Indicators highlighting the retail bank’s diversified growth were:
- Transacting: Total net transaction fee was 9% higher to R8,1 billion;
- Saving: Retail deposits increased by 18% to R107.1 billion, and Capitec paid R4,1 billion back to clients as interest on deposits, fixed deposits and credit cards;
- Funeral Plan: Its funeral plan income increased by 57% to R650 million with 1,2 million active policies;
- Credit Life insurance: Net insurance income decreased slightly (2%) to R965 million;
- Credit: Credit granting criteria were tightened during lockdown and only 40% of total loan sales and disbursements were made during the first six months;
- The gross loan book decreased by 2% to R64 billion while the gross credit card book grew by 17% to R6,8 billion.
Retail credit clients who were impacted by the financial constraints of the pandemic were offered payment relief during the 3,5 months of hard lockdown. “This was welcomed by our clients as we offered support ranging from payment breaks to variable payment schedules to the value of R7,5 billion. We also offered clients an interest refund incentive for good repayment behaviour and R211-million has been paid back to date. The majority of COVID-19 related reschedules have rehabilitated and by end Feb 2021 the outstanding balance was R1.7 billion – compared to the R7,5 billion that was initially rescheduled.”
During the year, the bank launched seven new solutions, allowing them to offer increased value to their clients through their Global One ecosystem.
The new Access Facility launched in May offering clients revolving credit up to R250 000 linked to prime has become a flagship product, with 159 000 clients and contributing 28% to disbursements in the last six months.
It’s banking app was further bolstered through the ability to ‘Scan to Pay’ on any major QR code, their new virtual card for safer online shopping with no fees as well as the EasyEquities widget allowing clients to buy and sell shares seamlessly on their app.
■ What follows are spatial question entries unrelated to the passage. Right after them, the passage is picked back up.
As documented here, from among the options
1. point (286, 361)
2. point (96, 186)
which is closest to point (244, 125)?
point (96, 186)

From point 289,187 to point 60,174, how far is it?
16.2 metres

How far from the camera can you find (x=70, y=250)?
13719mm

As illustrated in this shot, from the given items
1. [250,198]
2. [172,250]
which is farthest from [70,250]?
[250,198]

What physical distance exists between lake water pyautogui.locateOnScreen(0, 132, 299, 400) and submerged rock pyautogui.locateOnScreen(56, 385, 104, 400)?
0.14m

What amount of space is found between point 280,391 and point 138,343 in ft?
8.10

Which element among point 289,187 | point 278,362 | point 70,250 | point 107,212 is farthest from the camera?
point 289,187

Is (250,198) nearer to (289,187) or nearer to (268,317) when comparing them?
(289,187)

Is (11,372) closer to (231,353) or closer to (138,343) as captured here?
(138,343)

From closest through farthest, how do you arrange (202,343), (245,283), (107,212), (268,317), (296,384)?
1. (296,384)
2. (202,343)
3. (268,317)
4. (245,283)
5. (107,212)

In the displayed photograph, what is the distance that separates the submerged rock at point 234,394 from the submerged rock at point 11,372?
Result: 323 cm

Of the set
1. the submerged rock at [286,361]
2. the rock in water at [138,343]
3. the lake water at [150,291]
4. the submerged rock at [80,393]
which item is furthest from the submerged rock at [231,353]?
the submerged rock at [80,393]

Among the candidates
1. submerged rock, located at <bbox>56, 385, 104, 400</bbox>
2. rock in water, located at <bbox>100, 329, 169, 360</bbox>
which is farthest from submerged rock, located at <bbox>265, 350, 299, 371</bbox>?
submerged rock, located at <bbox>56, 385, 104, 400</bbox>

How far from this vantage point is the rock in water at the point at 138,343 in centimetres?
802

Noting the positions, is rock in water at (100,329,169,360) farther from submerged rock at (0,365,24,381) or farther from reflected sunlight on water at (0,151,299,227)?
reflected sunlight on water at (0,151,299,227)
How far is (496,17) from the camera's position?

It’s Send Cash option – for sending funds to family and friends – allows for cash collection at any Capitec ATM or partner store with R6.1-billion sent during the year.
Furthermore, in response to strong demand from South Africans the bank launched the Capitec Home Loan solution in partnership with SA Home Loans. The solution offers clients a simple digital application process and reduced fees.
On March 1, 2021 Capitec celebrated its 20th anniversary, and Fourie says the bank is today a transformed digital banking player that is agile and nimble.
“We have transformed banking over these two decades and have had a meaningful impact on the financial lives of our clients. We will remain focused on making banking simpler, more affordable, more accessible and more personalised.”
Commenting on the focus for the year ahead, Fourie says the bank will be upgrading branches to assist clients with shifting towards a digital banking platform, underpinned by self-service. “We just launched the ability to open an account and join Capitec on our app by simply taking a selfie and scanning your ID, and the option to order your card for home delivery will launch in the near future.”
He said he was excited about the Business bank and progress was being made to develop it into a digitally enabled, scalable solution, in line with the Capitec promise of simplicity and affordability.
Capitec Business Bank, previously Mercantile, made a small loss of R1,5 million as the focus remains on integration and consolidation. The business bank client base increased by 33% to 90 534.
The bank generated an overall return on equity of 17% for ordinary shareholders and it remained well capitalised with a capital adequacy ratio of 36,7% for the group. The S&P Global ratings affirmed Capitec’s rating as stable with a global long-term rating of BB- and a short-term global rating of B.